Tough call. Detroit-based Wolf Eyes have captured the imagination of a particular demographic of ex-indie rock hipsters interested in surfing the white noise static wave of harsh noise, but who are largely unable to fully devote themselves to the pedal/steel lacerations of an Incapacitants or a Hijokaidan (or who just like the posture of listening to such antisocial music). Having a bunch of lame fans isn't their fault, and certainly many of their fans don't fit this hastily-sketched stereotype - but they are a divisive band, with some connoisseurs treating them like a guilty pleasure and others shunning them outright the second they permit rhythms/vocals/notes to enter the picture. But is the whole debate even worth our energy? How does this latest offering stack up?
I can kind of do without the meandering tracks of ambient amp buzz and wailing, sub-Lethal Weapon saxophone bleating, although "A Million Years" does build to a satisfyingly immolating crescendo and they do evoke that torture room ambience well. They inject some energy, nastiness and life into their screeching on "Human Animal," "Rusted Mange," "The Driller," and the untitled final track - as far as industrial scrape and clank goes, this species of brain numbing crunch seems acceptable. The liner notes offer a sort of predictably odd bit of photomontage, like Hannah Höch as raised by schizophrenic (eponymous?) wolves.
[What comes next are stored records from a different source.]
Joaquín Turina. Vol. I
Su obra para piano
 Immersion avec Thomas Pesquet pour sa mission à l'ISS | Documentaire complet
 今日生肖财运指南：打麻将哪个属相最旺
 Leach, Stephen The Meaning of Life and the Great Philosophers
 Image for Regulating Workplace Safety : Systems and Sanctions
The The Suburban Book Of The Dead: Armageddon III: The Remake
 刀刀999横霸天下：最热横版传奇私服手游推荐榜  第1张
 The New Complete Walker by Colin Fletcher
I can appreciate and applaud the high modernist dedication of a Masonna or even a Whitehouse, but bands like Wolf Eyes seem to want it both ways - serving up the supposed avant garde while clutching absently with one hand or tentacle to the rock continuum. They do deserve points for dynamic balance between their mood pieces and their messy outbursts, but neither extreme does much for me here. I hear these guys are Negative Approach fans - I wish this record had some of their desperate intensity. In the final analysis, this is the kind of music that I imagine will thrill some regardless of what I say, but I'm sorry to say I really can't see the point in it. It's obvious that their own freak scene entrances the music makers, and while that's well and good it precludes some of the broader community that dedicated rock bands or even harsh noisists can achieve. But how rad is it that in 2006, Sub Pop is still on top of the latest youth fixation?